Texto proporcionado:
● ● ●
Yo celebro el título y celebro las palabras a las que dan paso el título, las que lo acompañan; y celebro a Luis Emilio y celebro a la prosa y celebro a la literatura en este día en que se festeja al libro, y casi como hecho insólito, cuando los que, como Luis Emilio y como yo, que lo mismo nos damos a la lectura que a la escritura, todos los días festejamos y celebramos el día del libro, porque cada día hay un libro aguardándonos para ser abierto y respirar sus decires y sus consecuencias, al igual que todos los días celebramos las palabras que escribimos y también las palabras que no escribimos, esas que van entre líneas: las líneas en blanco que parecen mudas aun diciendo tanto. Y dentro de esta estupenda novela de Luis Emilio, si es que novela es, cuando no documento, cuando no también novela-documento, hay silencios que hablan más que las palabras; esos silencios en que se vislumbra la secuencia del lector añadiendo más palabras a las palabras ya escritas.

La Nereida ha ejercido un cambio en el tipo de literatura que Luis Emilio Vallejo venía ofreciéndonos de vez en cuando, en ese de vez en cuando de las publicaciones, y que líricamente disfrutábamos en prosas tan exquisitas como las de aquel “Cuaderno de bitácora” o en aquel otro de “Apocalipsis del jardín del Edén”, una forma de contar cosas desde la lírica y desde el porque de las palabras, desde el atrape loco de la metáfora, o desde el desliz de la palabra real convertida en palabra de ensueño o en palabra pintada con otros colores, viniendo siempre a dar en armonía; esa capacidad del poeta de decir verdades en parábolas, señalar caminos en métricas de romance, o adentrarse en la vela de la palabra oculta para describir la vida y los hechos de la vida como dibujando sedaciones o soledades tras una niebla estampada mañaneramente en un campo de olivos: hechos de Luis Emilio, que, a veces también aparecen en esta Nereida, que al poeta nunca se le va la voz por mucha sobriedad que exponga, pero ofrecidas en agradecidos cuentagotas , que, para escribir esta novela, Luis Emilio ha tenido que prescindir de sus extensos y profundos recursos líricos para que la realidad no se le fuera de las manos, haciendo de las balas de sangre canicas de espuma, y de la realidad de unos muertos y de unos asesinos, una fantasmada de hipérboles, hiperbatones y extravagancias de rimas, que en nada tuvieran que ver con las realidades de unos hechos, los hechos de “La Nereida”, tan tangibles y tan verdaderos.
● ● ●
Listado:
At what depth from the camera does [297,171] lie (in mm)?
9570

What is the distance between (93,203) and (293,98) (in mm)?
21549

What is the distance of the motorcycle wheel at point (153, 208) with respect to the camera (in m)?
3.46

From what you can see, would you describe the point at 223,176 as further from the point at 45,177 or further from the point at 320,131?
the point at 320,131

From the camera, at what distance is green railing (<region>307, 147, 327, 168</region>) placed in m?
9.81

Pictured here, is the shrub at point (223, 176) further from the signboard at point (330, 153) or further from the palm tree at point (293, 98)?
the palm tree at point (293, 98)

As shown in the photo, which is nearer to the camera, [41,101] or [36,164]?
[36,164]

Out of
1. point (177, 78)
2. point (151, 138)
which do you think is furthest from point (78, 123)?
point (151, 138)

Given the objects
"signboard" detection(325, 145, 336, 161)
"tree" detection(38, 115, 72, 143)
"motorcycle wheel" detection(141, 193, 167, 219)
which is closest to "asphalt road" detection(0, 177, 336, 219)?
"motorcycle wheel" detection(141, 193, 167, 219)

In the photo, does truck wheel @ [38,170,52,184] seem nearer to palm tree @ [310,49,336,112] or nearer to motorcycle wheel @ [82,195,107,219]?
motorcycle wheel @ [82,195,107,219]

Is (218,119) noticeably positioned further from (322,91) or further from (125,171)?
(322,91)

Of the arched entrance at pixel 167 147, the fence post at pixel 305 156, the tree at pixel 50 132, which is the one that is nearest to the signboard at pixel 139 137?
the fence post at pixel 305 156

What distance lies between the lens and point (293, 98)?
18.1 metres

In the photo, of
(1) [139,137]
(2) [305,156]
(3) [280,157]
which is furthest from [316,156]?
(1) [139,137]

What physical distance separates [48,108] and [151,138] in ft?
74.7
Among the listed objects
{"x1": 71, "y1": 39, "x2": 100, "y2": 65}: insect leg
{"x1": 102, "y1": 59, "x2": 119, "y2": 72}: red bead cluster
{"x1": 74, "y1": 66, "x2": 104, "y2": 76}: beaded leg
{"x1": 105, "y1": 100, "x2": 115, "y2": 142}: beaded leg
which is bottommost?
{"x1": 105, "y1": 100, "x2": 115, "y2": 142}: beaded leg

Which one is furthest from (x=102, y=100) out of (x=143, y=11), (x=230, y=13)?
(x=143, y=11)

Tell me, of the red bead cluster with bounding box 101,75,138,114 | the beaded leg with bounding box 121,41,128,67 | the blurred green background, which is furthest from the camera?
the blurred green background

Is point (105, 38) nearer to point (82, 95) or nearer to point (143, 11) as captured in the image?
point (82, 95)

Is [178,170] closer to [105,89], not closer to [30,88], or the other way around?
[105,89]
● ● ●
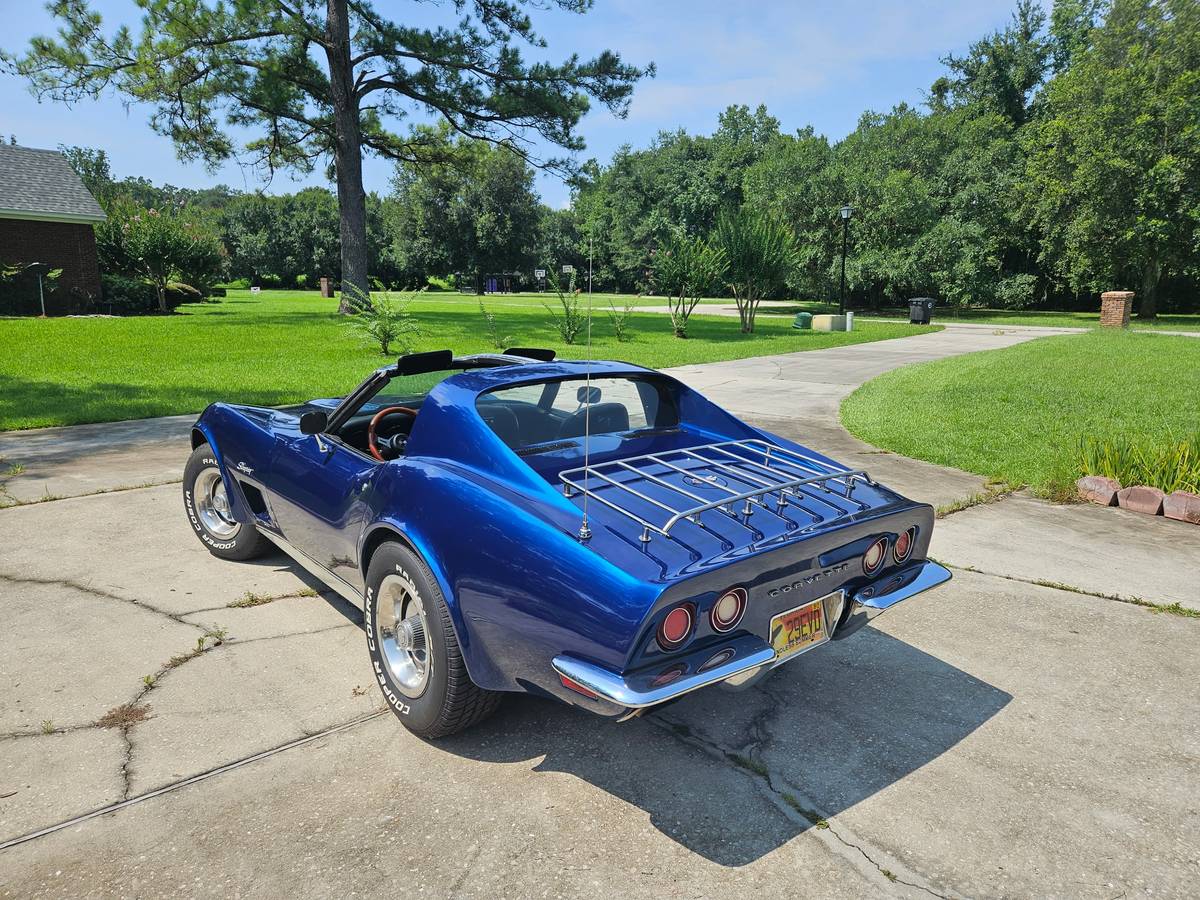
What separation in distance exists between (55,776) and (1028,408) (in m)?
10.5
● ● ●
Enunciado: En el texto sobre La Nereida, ¿qué dos obras anteriores de Luis Emilio Vallejo se citan como ejemplos de su prosa lírica? El material no interviene en nada de esto.

Resultado: Se citan “Cuaderno de bitácora” y “Apocalipsis del jardín del Edén”.